I read this article (Argent et al., Clinical Cancer Research 2008 14:2227 -2235) today and quickly gauged that its going to be a citation classic. I submitted an evaluation to F1000Medicine where it was rated as an exceptional article that can change clinical practice (http://www.f1000medicine.com/article/id/1104775/evaluation). Since F1000 Medicine is a paid service, not many can see the evaluation. I therefore, take liberty to provide here a simplified version of the evaluation:

This beautiful article provides yet another evidence linking virulent Helicobacter pylori infection to gastric cancer development. The paper describes a novel finding of early childhood transmission of H. pylori among the non-cohabiting relatives of gastric cancer patients. Such patients share with their non-cohabiting relatives the strains that have variable virulence potentials finetuned through microevolution. This work has important clinical implications for the families of gastric cancer patients. Author's investigation of gastric cancer families shows that strains are usually shared. However, this should not mean that different individuals have H. pylori with the same virulence potentials. Toxigenic (vacA type s1/m1) H. pylori was shown to be associated with precancerous gastric hypochlorhydria. Adult family members with this type of H. pylori harbored the same strain as those colonizing their currently noncohabiting adult family members in 68% cases; this simply means acquisition during childhood from each other or a source of infection common to the entire family. The authors believe that the clinical practice should change such that young relatives of cancer patients should be compulsarily screened for H. pylori, and the safest option they suggest to treat all who are positive. Beside this, the paper comprises an excellent approach to study microevolution in a persistent organism as an important measure of virulence gain or loss on a short time scale during colonization. The frequency with which microevolution of virulence factors occurs within families has important bearings for bacterial persistence and thereby the development of atrophic gastritis which preceded transformation to precancerous lesions.

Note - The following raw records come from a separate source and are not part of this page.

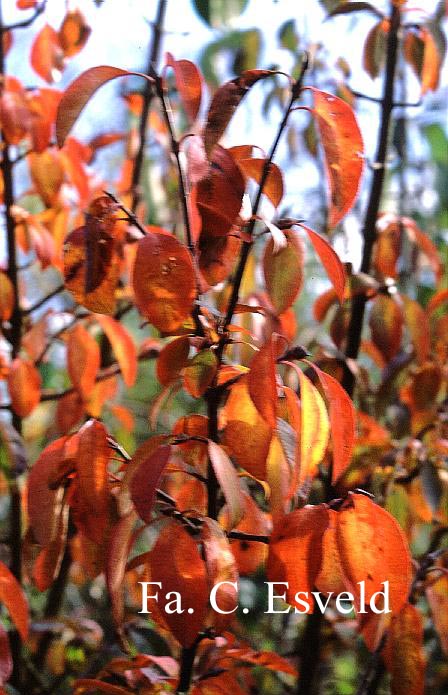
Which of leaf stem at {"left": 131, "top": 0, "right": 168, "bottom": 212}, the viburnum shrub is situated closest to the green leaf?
leaf stem at {"left": 131, "top": 0, "right": 168, "bottom": 212}

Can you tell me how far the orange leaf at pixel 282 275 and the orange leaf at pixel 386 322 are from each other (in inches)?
14.4

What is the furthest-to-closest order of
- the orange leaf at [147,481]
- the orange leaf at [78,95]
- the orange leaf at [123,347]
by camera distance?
1. the orange leaf at [123,347]
2. the orange leaf at [78,95]
3. the orange leaf at [147,481]

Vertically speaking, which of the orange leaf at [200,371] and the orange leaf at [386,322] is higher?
the orange leaf at [200,371]

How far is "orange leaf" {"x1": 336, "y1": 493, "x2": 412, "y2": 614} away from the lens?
1.63 ft

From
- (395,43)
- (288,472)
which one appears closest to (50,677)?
(288,472)

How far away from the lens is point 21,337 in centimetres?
102

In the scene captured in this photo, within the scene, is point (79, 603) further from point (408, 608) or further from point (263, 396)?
point (263, 396)

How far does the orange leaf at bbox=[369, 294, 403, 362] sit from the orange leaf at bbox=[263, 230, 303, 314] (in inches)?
14.4

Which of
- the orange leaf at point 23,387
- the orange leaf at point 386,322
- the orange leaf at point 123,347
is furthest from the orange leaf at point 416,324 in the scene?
the orange leaf at point 23,387

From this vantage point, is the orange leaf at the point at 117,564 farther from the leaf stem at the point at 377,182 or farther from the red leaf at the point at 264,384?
the leaf stem at the point at 377,182

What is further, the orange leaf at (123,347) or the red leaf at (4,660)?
the orange leaf at (123,347)

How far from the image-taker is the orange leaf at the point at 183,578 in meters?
0.48

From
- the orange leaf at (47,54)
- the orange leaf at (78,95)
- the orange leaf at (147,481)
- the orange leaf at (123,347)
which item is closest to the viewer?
the orange leaf at (147,481)

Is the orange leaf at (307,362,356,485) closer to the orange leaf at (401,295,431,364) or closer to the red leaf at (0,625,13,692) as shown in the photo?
the red leaf at (0,625,13,692)
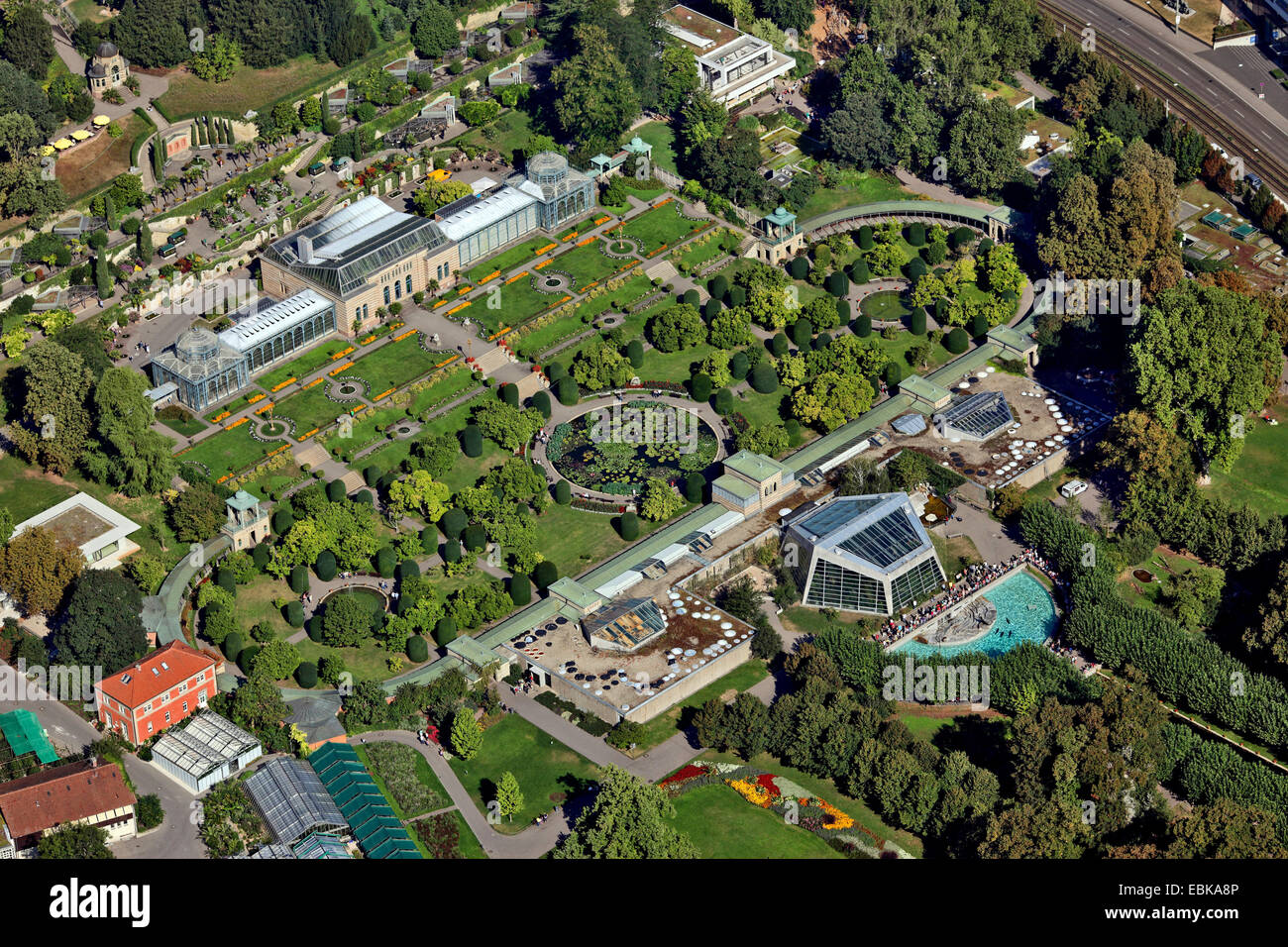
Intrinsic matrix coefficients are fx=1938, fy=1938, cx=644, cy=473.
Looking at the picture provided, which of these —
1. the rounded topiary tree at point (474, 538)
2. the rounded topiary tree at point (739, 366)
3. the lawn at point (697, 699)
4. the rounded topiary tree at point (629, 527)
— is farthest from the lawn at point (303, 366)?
the lawn at point (697, 699)

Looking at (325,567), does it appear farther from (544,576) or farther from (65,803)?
(65,803)

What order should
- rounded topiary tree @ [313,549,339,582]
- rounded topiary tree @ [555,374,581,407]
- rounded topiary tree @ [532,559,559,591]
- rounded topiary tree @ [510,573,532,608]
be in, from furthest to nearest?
rounded topiary tree @ [555,374,581,407], rounded topiary tree @ [532,559,559,591], rounded topiary tree @ [313,549,339,582], rounded topiary tree @ [510,573,532,608]

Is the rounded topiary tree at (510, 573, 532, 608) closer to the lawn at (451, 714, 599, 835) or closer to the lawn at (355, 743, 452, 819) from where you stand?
the lawn at (451, 714, 599, 835)

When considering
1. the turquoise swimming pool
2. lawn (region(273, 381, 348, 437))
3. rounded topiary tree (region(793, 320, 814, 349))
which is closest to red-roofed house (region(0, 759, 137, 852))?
lawn (region(273, 381, 348, 437))

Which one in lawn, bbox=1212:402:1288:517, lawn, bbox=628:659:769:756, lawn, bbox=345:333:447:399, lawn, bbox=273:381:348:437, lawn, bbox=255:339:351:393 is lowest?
lawn, bbox=628:659:769:756

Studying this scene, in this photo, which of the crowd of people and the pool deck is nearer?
the pool deck

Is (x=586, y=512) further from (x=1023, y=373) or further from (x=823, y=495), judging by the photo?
(x=1023, y=373)
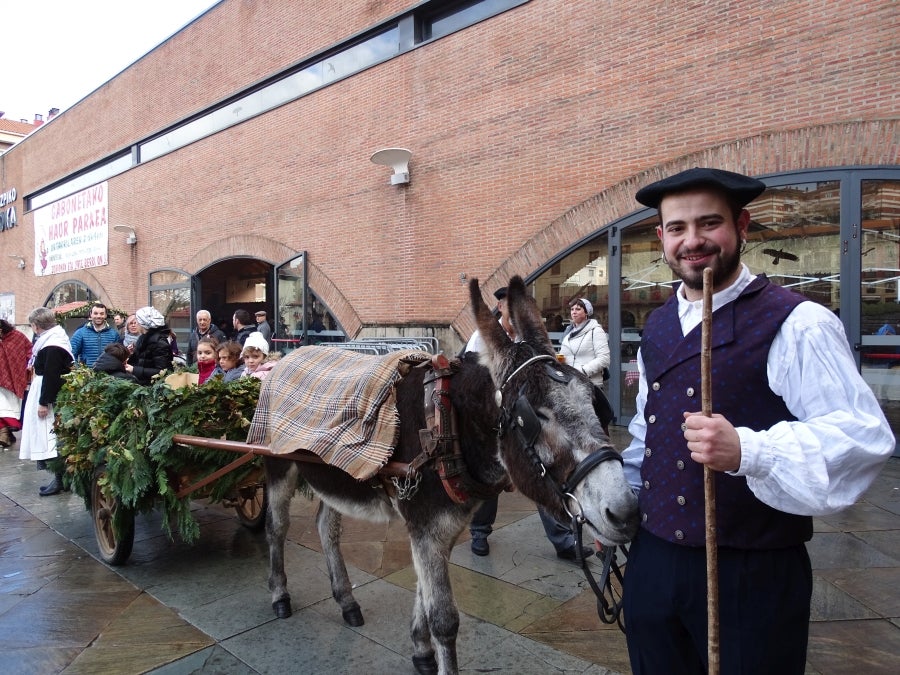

Changes Clinical Practice: It should be compulsory for young relatives of gastric cancer patients to be screened for Helicobacter pylori and all who are positive should be treated.

Sunday, April 6, 2008

TB treatment end point - do we have any sterilization marker?

TB is a highly contagious infection which usually spreads through droplet. Transmission dynamics of TB aerosols depend on crowding, weather conditions and the extent of exposure. People with prolonged, frequent, or intense contact such as those sharing a long haul flight with infected persons on-board are at highest risk of becoming infected, with an estimated infection rate of 22%. The chain of transmission can therefore, be broken by isolating patients with active disease and starting effective anti-tubercular therapy. After two weeks of such treatment, people with non-resistant active TB generally cease to be contagious. If this is so, then why an extended regimen for six months? Can this be shortened to prevent against liver cirrhosis and toxicity due to anti-TB drugs, rifampicin in particular? I think yes, it can be, but only after an indication that the patient has been ‘sterilized’ and has started to recover. Weight gain, BMI, feeling of wellness and improved appetite etc. could be some of the vague indicators. However, sadly, we do not have any personalized biomarker that determines the end point for this painful treatment course which should I think be very much variable for different individuals. Some of our research efforts are being pushed in this direction. So watch out, patiently!